- Born: 24 May 1879 Conwy, Wales
- Died: 26 August 1967 (aged 88)
- Awards: IEEE Medal of Honor (1939)
- Scientific career
- Fields: Electrical engineering

= Albert G. Lee =

British radio pioneer

Lieutenant Colonel Sir Albert George Lee MC (24 May 1879 – 26 August 1967) was a British radio pioneer.

Lee was born in Conwy, Wales, and in 1903 entered the General Post Office Engineering Service, where he designed and tested submarine and other cables. In World War I he served in the Royal Engineers (Signal Service) commanding a telegraph construction company, and later was Officer-in-Charge, General Headquarters Signal Area. In 1920 Lee became involved with radios, and soon became Staff Engineer in charge of the radio section of the General Post Office. He was associated with the development of a coupled circuit arc, the Rugby, Warwickshire high-power station, and the transatlantic telephone and shortwave telephone service.

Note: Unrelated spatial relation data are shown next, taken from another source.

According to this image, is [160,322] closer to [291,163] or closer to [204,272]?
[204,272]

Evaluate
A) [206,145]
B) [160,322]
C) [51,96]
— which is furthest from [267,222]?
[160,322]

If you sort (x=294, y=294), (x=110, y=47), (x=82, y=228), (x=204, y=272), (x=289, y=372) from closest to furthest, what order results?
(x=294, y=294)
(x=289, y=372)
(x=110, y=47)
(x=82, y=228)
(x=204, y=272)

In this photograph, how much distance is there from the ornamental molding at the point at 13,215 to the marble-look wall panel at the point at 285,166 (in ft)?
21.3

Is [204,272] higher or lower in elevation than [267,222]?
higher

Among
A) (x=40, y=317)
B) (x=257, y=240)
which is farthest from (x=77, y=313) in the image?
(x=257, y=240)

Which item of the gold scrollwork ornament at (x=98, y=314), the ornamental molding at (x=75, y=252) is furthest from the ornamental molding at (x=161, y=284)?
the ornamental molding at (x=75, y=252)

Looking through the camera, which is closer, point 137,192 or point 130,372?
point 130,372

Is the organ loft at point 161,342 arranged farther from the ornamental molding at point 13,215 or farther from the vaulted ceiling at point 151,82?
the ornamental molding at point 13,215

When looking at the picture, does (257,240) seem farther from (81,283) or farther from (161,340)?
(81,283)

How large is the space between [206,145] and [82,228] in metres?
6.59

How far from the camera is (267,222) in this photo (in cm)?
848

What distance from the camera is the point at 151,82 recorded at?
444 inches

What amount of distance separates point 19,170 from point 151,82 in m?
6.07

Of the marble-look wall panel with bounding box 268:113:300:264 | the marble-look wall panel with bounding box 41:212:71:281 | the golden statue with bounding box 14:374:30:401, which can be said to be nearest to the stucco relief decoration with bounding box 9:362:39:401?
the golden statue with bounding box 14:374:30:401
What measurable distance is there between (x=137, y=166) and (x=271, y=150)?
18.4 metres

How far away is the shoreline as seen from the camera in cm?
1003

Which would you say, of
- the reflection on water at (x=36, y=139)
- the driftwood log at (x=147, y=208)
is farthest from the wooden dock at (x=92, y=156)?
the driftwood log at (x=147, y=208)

Lee was a member of the Institution of Electrical Engineers, and chaired its Wireless Section from 1927 to 1928. He was elected a Fellow of the Institute of Radio Engineers in 1929, knighted in the 1937 New Year Honours and awarded the IRE Medal of Honor in 1939 "for his accomplishments in promoting international radio services and in fostering advances in the art and science of radio communication."